## Set of tasks
a. In the text on cattle laws, what did an owner have to pay when his bull, already known to be vicious, gored and killed a free man?
b. Name every kind of thing that, according to the text on cattle laws, a landed proprietor committed to the charge of the farmers he hired.

## Text
Fines were also levied for carelessness in looking after cattle, though

in cases of damage or injury, where carelessness could not be proved,

the owner of a beast was not held responsible. A bull might go wild at

any time and gore a man, however careful and conscientious the owner

might be, and in these circumstances the injured man could not bring an

action against the owner. But if a bull had already gored a man, and,

although it was known to be vicious, the owner had not blunted its horns

or shut it up, in the event of its goring and killing a free man, he had

to pay half a mana of silver. One-third of a mana was the price paid for

a slave who was killed. A landed proprietor who might hire farmers to

cultivate his fields inflicted severe fines for acts of dishonesty with

regard to the cattle, provender, or seed-corn committed to their charge.

If a man stole the provender for the cattle he had to make it good, and

he was also liable to the punishment of having his hands cut off. In

the event of his being convicted of letting out the oxen for hire, or

stealing the seed-corn so that he did not produce a crop, he had to pay

very heavy compensation, and, if he could not pay, he was liable to be

torn to pieces by the oxen in the field he should have cultivated.

## Extracted material

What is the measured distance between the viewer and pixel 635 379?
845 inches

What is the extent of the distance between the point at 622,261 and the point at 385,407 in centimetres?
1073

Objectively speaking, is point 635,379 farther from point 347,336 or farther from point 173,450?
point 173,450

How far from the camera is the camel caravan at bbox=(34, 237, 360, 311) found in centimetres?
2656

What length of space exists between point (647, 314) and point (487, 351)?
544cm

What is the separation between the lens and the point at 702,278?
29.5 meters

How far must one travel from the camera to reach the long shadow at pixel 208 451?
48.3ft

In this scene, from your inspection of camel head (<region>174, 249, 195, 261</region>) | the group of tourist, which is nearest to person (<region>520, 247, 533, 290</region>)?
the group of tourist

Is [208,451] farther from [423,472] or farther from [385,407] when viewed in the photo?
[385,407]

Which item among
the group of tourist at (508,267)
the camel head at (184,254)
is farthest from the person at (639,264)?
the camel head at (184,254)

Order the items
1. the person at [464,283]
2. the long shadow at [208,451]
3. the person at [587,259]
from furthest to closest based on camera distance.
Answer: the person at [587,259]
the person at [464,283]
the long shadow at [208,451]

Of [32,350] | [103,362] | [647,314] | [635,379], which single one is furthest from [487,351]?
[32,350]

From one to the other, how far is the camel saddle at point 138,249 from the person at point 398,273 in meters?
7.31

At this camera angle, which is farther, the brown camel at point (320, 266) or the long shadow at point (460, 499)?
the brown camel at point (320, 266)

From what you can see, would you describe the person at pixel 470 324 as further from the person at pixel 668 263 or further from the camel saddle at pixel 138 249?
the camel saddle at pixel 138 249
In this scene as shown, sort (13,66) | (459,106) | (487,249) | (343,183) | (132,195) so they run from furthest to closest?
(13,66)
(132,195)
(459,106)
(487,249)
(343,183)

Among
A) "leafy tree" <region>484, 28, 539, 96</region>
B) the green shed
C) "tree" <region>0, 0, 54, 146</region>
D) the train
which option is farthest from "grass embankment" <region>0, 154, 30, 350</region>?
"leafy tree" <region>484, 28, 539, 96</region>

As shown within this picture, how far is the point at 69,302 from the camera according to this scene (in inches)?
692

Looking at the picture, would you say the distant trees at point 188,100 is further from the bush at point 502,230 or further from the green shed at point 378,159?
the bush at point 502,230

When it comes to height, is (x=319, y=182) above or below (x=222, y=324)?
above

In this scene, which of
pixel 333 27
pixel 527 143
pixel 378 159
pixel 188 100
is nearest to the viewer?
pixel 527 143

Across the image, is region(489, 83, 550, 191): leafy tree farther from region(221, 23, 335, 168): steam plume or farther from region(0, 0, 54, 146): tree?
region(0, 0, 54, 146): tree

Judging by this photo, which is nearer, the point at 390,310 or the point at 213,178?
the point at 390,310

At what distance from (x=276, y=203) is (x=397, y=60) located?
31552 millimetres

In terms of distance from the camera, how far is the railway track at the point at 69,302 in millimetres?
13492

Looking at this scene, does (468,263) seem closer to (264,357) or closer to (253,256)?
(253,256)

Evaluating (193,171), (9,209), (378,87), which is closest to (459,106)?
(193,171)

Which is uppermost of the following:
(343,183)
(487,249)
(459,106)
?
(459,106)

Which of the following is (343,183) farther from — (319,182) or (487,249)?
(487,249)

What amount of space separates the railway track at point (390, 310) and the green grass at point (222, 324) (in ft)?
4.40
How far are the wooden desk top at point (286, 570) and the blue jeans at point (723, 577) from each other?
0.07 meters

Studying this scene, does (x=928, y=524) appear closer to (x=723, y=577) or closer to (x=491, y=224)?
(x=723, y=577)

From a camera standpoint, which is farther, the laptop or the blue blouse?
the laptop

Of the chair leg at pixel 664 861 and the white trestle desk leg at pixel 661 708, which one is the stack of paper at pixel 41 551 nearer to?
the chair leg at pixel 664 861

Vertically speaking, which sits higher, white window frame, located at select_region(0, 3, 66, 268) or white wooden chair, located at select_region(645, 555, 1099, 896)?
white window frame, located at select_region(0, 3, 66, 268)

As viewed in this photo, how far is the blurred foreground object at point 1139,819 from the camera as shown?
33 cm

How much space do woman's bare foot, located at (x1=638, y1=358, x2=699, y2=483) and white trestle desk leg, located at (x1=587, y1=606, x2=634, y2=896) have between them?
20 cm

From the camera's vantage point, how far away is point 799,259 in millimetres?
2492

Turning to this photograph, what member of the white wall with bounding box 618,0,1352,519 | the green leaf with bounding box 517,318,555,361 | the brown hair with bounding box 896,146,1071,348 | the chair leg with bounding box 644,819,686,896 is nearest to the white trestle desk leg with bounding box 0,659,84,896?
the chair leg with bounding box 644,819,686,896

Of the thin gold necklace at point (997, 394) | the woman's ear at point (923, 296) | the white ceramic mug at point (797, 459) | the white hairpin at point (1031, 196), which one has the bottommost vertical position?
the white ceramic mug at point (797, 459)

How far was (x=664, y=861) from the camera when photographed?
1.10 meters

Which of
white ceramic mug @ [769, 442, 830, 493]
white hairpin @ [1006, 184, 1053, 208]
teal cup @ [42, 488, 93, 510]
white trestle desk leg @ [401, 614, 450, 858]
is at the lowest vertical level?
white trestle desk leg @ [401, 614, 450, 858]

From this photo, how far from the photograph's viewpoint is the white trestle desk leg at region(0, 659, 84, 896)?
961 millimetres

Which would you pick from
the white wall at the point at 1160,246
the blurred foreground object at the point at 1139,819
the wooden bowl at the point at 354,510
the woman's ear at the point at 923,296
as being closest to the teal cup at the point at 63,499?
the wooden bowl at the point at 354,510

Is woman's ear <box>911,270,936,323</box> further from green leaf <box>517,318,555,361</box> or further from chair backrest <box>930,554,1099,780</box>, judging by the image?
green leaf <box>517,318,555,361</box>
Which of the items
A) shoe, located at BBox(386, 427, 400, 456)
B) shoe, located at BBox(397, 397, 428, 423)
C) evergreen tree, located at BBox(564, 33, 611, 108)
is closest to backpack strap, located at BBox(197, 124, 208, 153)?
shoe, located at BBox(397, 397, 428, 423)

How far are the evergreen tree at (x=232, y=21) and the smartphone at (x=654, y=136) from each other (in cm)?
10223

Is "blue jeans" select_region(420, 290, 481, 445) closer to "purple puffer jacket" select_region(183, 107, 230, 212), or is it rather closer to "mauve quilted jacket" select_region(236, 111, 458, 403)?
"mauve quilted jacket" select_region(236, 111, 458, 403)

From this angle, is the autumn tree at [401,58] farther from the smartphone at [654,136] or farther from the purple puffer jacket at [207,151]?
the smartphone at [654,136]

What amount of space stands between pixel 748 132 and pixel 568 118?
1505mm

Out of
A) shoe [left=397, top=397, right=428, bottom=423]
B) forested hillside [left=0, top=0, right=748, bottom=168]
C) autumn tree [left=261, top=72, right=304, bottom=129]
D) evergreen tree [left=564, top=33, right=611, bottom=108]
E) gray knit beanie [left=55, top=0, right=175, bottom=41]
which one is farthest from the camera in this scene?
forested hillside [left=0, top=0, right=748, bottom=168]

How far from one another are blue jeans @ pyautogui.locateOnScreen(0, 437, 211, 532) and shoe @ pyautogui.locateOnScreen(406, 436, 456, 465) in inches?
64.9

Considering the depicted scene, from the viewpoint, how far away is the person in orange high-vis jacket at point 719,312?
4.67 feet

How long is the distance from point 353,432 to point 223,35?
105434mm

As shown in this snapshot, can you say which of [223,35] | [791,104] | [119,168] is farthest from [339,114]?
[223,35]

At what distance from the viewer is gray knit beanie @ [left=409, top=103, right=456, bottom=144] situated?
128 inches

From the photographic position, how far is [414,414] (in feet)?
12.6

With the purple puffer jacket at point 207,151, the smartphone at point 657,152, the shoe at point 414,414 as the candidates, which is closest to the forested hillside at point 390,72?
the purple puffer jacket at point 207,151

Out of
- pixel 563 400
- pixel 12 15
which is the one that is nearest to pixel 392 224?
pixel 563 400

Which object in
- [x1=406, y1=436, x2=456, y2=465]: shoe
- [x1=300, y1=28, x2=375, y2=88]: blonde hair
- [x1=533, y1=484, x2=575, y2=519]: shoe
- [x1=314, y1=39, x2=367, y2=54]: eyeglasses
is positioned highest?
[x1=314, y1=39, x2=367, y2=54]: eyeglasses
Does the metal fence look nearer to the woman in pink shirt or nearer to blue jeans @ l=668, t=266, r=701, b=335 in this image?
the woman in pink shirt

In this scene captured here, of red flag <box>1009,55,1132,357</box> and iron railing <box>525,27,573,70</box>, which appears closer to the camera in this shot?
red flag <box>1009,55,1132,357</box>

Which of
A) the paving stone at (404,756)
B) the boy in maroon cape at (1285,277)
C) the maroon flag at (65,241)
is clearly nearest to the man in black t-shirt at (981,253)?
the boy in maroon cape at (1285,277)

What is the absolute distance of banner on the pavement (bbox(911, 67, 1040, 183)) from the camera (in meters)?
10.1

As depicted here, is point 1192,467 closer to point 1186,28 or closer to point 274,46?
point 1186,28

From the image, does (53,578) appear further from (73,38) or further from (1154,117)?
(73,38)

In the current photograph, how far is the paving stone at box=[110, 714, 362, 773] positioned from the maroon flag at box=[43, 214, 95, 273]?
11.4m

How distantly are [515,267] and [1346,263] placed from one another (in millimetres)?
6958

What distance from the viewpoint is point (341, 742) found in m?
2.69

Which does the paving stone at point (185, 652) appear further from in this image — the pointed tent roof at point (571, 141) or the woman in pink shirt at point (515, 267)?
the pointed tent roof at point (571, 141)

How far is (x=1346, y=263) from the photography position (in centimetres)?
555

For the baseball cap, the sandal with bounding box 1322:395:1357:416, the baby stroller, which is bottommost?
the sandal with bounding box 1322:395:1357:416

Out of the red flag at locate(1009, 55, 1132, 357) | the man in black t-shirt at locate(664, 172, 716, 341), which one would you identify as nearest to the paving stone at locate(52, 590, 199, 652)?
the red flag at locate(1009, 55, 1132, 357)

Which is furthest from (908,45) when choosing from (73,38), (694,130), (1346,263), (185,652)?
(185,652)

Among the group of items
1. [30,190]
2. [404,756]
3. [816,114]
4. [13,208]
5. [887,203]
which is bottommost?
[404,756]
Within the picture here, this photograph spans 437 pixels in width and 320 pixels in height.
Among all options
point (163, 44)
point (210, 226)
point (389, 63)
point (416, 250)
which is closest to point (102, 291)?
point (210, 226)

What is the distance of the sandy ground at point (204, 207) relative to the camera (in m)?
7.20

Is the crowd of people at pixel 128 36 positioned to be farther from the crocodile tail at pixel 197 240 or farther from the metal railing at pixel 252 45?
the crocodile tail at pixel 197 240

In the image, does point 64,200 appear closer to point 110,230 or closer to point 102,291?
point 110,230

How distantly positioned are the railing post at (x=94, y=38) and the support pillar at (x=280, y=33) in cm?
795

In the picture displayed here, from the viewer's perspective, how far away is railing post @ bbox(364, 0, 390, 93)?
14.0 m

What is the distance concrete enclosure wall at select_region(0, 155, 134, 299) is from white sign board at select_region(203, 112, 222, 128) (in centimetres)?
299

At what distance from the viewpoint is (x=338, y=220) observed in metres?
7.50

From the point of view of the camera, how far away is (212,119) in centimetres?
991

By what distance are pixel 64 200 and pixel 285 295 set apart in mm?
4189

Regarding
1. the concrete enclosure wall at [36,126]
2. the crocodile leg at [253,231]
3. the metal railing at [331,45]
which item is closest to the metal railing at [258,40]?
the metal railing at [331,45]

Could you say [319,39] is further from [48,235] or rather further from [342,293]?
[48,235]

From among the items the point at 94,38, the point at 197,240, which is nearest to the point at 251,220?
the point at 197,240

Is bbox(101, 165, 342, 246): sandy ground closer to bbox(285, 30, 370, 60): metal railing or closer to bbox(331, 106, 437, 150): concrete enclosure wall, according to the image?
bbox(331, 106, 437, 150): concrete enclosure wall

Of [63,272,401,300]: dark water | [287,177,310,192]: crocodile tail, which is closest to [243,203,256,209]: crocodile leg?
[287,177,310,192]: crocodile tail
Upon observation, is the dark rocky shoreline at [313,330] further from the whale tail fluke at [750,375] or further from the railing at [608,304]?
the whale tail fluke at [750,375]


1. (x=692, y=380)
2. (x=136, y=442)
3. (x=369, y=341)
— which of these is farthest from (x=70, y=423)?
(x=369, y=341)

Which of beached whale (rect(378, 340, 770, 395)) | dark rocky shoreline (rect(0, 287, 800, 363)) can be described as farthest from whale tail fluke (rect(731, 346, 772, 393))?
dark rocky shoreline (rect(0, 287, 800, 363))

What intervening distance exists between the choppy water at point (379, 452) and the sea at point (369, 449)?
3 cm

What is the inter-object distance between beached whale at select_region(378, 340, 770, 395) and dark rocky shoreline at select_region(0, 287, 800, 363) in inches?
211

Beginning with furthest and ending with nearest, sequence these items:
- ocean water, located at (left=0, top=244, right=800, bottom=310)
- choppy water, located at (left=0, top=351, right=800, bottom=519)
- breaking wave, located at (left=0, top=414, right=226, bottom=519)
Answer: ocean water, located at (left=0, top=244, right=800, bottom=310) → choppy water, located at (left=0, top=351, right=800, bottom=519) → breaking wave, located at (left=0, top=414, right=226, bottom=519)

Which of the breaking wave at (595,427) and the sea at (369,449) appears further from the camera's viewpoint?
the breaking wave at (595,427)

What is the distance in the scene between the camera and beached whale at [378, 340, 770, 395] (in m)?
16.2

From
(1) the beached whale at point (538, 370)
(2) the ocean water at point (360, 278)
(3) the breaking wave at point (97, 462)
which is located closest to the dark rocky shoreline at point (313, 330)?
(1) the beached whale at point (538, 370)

## Worked answers
a. Half a mana of silver.

b. Cattle, provender, and seed-corn.